Vee's wheeling and dealing—propositioning Cindy within earshot of Suzanne, trading the cigarettes Suzanne fetches to Gloria for a cake, using the cake (Taystee's favorite, of course) to win over the other black inmates—make her seem like a refugee from King's Landing. Actually, strike that: She might actually be OITNB's answer to Frank Underwood. Both want absolute power; both have few qualms about squashing a few people as they fight to get that power; both prefer to operate slowly and carefully, maneuvering their targets so skillfully that the poor saps are led to believe they're the ones who have the upper hand.
But while Frank's an expert at manipulating systems, Vee seems more adept at manipulating people—and knowing that at their core, all any of us really wants is to feel a connection to another person. And that's true even though, in Suzanne's deceptively simplistic words, "Sometimes people just don't want to play with you." The concept of connection—as well as failed attempts thereof—is this episode's running theme, even in the scenes that have nothing to do with Vee. Pennsatucky returns with her new teeth, only to find that she's being frozen out by her old pals; Nicky notes wryly that she and Piper have become "snatch sisters" before casually banging a few more inmates, nominally because she's bored but at least partially also because it's the only thing that makes her feel less alone; even Larry's trying in vain to connect by going out on a fairly disastrous date with a casually emasculating pediatric neurologist.
And then there's Brook "No E" Soso, another new character who immediately takes a shine to Piper. On the surface, the two share a lot; they're both relatively wealthy and educated, and almost equally self-absorbed. Initially, Piper is fairly receptive to Brook's neediness; she admits to the new girl that she cried her whole first night in incarceration, and reassures her that "everything ends, even prison."
But once Piper is rejected by Suzanne, the one person she could once depend on for an ego boost, her mood abruptly swings in the other direction. Earlier, she called Alex a wolf; now she's decided that she'd like to be a she-beast as well. "I am a lone wolf, Brook. And a vicious one," she snarls at the woman who so resembles the girl Piper used to be. "Don't make me rip your throat out with my teeth." You sort of get the impression that she means every word she's saying—or at least, that she wants to believe them. So maybe Brook and Piper aren't that alike after all; it's sort of tough to imagine the delicate WOOF-er threatening to pull a Khal Drogo.

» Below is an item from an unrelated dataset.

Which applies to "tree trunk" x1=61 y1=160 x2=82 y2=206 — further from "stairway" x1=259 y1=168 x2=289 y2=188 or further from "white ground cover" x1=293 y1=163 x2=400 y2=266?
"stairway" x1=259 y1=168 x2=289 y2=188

- So this is what it takes to get Red out of her funk: the reappearance of an old frenemy. From the way she and Vee approach each other—they're like gunslingers in the Wild West, but with higher hair—it's clear they've got quite a history. For now, the details will remain murky; all we know for sure is that when Red sees Vee again, she wants to look "fierce." And not like a drag queen—like a tiger. (Luckily, Sophia can work with that description.)

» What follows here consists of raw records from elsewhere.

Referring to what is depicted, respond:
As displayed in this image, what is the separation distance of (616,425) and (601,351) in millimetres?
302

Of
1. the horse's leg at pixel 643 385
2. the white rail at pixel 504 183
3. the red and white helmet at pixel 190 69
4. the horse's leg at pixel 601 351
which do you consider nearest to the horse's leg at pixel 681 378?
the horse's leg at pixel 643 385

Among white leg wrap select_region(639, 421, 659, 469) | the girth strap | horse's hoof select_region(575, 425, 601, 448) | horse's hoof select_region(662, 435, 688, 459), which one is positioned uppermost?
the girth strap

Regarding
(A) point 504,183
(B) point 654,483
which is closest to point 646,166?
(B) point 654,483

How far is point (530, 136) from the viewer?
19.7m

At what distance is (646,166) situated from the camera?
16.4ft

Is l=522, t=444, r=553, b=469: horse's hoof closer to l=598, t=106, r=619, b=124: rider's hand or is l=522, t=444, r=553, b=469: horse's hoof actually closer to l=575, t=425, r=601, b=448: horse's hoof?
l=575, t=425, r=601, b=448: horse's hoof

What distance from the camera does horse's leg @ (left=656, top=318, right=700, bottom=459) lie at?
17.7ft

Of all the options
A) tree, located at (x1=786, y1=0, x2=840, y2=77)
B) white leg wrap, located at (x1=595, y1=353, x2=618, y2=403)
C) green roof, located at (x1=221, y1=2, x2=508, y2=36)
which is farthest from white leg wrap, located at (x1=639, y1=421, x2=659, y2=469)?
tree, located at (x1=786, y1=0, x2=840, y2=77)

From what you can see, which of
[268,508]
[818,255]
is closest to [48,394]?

- So wait, Vee hid those cigarettes in the wall the first time she was in prison? Just in case she'd need them someday? That's some next-level schemery.
- Lil' Suzanne knows how to greet a new baby: "Hello, Grace! I'm your best friend and your sister, Suzanne."
- Nice touch: The nurse who calms down Lil' Suzanne after her temper tantrum does it by extending some empathy, then offering to fix her hair. Vee does basically the same thing, which means the days of Crazy Eyes's head knots are over.
- Heartbreaking: the story Suzanne tells her sister's blindingly white friends is really a story about Suzanne herself. "She screamed for help, but no one wants to come back to save her." I think I've got something in my eye.
- Uh-oh: Lorna Morello's beloved Christopher is marrying someone else. In Albany. Which is sort of like adding insult to injury. Note the uncharacteristic anger that seeps out when she swears to strangle the woman he's with now; suddenly, I'm starting to understand how this apparently harmless person could have ended up in federal prison.
- This Week in Larry: Andrew the Journalist contacts Piper's ex to chat about the corruption piece he's working on. And as angry as Larry may be with his Chapman, he's way too opportunistic to turn down a juicy story like this one.
- Caputo almost masturbates after Piper and Pennsatucky hug in his office, much like he did after meeting in the pilot—but stops himself in the end. Uh, character growth?
- More trouble ahead for Daya and Bennett: She wants prenatal vitamins, and he has no way to get them to her. Well, until he starts considering his hollow leg...
- Closing out the episode: "I've Got Crazy Eyes for You," naturally.